I wrote recently about the renewed push to use massive amounts of solar energy from North Africa to provide electricity for Western Europe ("The Sahara Sun Could Power Europe," September 13th).
Well, the idea of scale is beginning to hit in the U.S. market, as well. With everyone starting to let the sunshine in, it seems like we are back in the Age of Aquarius, and it is hitting first exactly where that "Age" began its heyday – California.
Last Thursday, U.S. Secretary of the Interior Ken Salazar gave final approval for a huge project at Ivanpah Valley, California, right up against the Nevada state border. That’s where private (for the moment) company BrightSource Energy Inc. will begin constructing the world’s largest system of solar mirrors – or heliostats. Three solar towers will create the energy to drive generators to produce electricity for southern California.
And the electricity they expect to produce is impressive – 400 megawatts, enough to power more than 140,000 homes and directly reduce carbon dioxide emissions by 400,000 tons a year.
In his announcement, Salazar mentioned benefits like job creation, revitalizing the local economy, and promoting energy independence, in addition to taking a giant step toward clean energy and a reduction in the carbon footprint.
A major new source of clean, renewable energy with so many positive effects would appear to have no downside. Well, that’s not quite true. A coalition of conservationists known as Solar Done Right has attacked the Ivanpah project, arguing that any approaches on such a large scale "should be restricted to heavily degraded land that offers no wildlife habitat, agricultural, or similar values," and where scarce water resources won’t be depleted.
"The project hemorrhages the very heart of the biologically rich eastern Mojave Desert, where plant diversity rivals that of the primeval coast redwood forests of the Pacific Northwest," said desert plant life expert Jim Andre in a press release from Solar Done Right.
Salazar noted that the Bureau of Land Management (BLM) did scale down the size of the site by 15% from BrightSource’s original proposal, following such public comments on the project. But it is still huge: It encompasses 3,471 acres and 173,500 heliostats (down from the original plan’s 4,073 acres and 214,000 mirrored devices).
And it is not the only initiative of size coming on stage right now.
This Technology Can Deliver Solar Power… at Night
Friday morning, SolarReserve – another private California holding that’s developing utility-scale solar power projects – announced it is moving forward on the Rice Solar Energy Project (RSEP). This decision results from the recent approval given by the California Public Utilities Commission (CPUC) to Pacific Gas & Electric Co. (NYSE: PCG) for a 25-year power purchase agreement.
RSEP will provide 150 megawatts of power. According to SolarReserve estimates, that equal about 450,000 megawatt-hours of power and be enough to supply clean electricity to some 68,000 homes during peak use periods.

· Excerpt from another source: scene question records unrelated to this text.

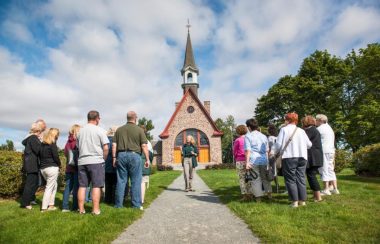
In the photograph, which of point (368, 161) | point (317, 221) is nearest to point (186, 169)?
point (317, 221)

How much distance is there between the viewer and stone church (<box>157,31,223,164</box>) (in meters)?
33.3

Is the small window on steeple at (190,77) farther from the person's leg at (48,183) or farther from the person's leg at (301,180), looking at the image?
the person's leg at (301,180)

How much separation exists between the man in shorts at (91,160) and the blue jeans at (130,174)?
505 mm

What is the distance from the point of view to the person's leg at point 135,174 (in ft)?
20.2

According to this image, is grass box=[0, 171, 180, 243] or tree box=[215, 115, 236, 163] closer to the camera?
grass box=[0, 171, 180, 243]

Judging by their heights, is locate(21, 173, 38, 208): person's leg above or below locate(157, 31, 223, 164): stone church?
below

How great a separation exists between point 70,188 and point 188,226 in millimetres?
3062

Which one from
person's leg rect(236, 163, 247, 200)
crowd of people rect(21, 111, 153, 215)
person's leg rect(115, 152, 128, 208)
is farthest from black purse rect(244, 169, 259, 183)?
person's leg rect(115, 152, 128, 208)

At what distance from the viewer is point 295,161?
6.06m

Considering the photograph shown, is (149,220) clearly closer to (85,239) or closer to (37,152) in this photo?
(85,239)

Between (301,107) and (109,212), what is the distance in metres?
32.0

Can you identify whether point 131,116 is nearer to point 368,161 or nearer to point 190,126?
point 368,161

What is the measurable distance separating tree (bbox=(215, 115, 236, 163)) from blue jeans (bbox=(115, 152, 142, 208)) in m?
59.7

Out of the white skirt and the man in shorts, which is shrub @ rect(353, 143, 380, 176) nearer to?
the white skirt
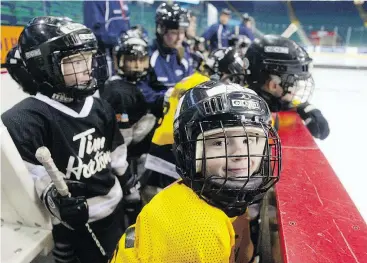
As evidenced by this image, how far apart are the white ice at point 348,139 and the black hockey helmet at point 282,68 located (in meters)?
0.61

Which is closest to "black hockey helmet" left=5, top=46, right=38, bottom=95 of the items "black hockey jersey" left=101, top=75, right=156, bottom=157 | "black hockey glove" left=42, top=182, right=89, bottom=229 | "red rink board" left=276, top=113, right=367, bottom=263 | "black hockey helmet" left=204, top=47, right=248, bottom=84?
"black hockey jersey" left=101, top=75, right=156, bottom=157

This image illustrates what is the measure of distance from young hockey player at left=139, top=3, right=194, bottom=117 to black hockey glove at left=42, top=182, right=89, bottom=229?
1.35 m

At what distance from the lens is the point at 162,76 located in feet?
8.43

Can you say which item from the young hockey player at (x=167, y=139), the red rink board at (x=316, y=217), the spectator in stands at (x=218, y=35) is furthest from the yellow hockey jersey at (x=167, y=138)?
the spectator in stands at (x=218, y=35)

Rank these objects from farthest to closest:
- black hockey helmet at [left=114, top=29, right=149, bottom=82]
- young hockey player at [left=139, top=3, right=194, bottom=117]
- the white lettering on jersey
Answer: young hockey player at [left=139, top=3, right=194, bottom=117] < black hockey helmet at [left=114, top=29, right=149, bottom=82] < the white lettering on jersey

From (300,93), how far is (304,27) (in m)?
9.43

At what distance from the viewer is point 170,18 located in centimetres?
249

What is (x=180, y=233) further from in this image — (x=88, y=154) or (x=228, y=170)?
(x=88, y=154)

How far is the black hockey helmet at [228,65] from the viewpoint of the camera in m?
2.06

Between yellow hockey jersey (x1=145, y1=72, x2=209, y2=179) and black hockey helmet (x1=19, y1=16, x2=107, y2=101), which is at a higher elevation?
black hockey helmet (x1=19, y1=16, x2=107, y2=101)

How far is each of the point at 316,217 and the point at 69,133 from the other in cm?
87

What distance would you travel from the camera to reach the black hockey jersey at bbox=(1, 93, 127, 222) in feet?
3.77

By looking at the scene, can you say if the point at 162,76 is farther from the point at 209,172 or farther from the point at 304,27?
the point at 304,27

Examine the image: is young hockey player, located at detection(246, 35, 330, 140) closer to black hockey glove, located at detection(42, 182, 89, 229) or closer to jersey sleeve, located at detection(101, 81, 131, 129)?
jersey sleeve, located at detection(101, 81, 131, 129)
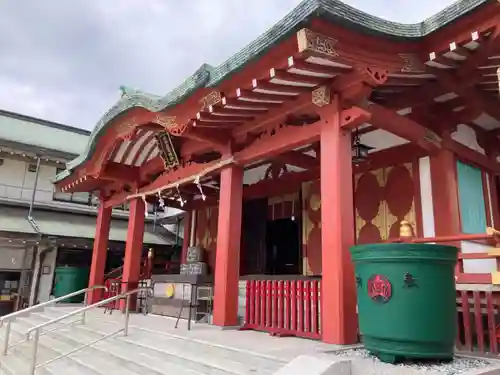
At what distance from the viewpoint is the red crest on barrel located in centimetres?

Even better, the company has also introduced some rather interesting new developments in energy storage capabilities:
"The California Public Utilities Commission’s approval represents an important milestone in bringing non-intermittent renewable energy assets online to meet the state’s renewable portfolio standards and green house gas emission reduction targets," CEO Kevin Smith said in a SolarReserve press release this morning. "Moving ahead on this project is especially exciting for us, given we are a California-based company deploying technology developed here locally, and will provide a reliable electricity product to thousands of Californians."
I believe the technological advance Kevin is talking about may be the most important development of all.
The "Holy Grail" in renewable energy is overcoming the storage problems – producing energy when it’s needed, not simply when the sun is out or the wind is blowing. SolarReserve’s application of UTX’s technology does not solve the problem completely, but it is an encouraging first step in bringing alternative sourcing in line with the reliability of conventional coal- or natural-gas-fueled power facilities.
By the way, this is not some bright, new idea that only looks good on paper and turns out to be impossible outside of a laboratory environment. A U.S. Department of Energy test successfully demonstrated the molten salt process in California over 10 years ago. That test was conducted at a 10-megawatt pilot plant designed and constructed by Rocketdyne (now part of UTX).
Another thing I like about RSEP is its location – in the Sonoran Desert east of Palm Springs, on private, already-damaged land. The project therefore sidesteps conservation and environmental concerns or opposition, like what has formed against the Ivanpah project.
Frankly, these are exciting developments for us investors. But you need to keep them in perspective.
The rising players of note in the sector remain private companies; capital investment is still a problem, as is the availability of sufficient working capital. Solar power continues to have limited regional applications and provides only a small sliver of our power consumption.
There likewise remains too little liquidity in the sector to really power any exchange-traded funds I could suggest at this time. And with no acceptable ETF, there is no way to play this market without adopting high risk and a very complicated investment strategy.
Nonetheless, advances are happening…
And that means places like California and Arizona, where the solar power bandwagon is finally moving, will have some equity plays before long.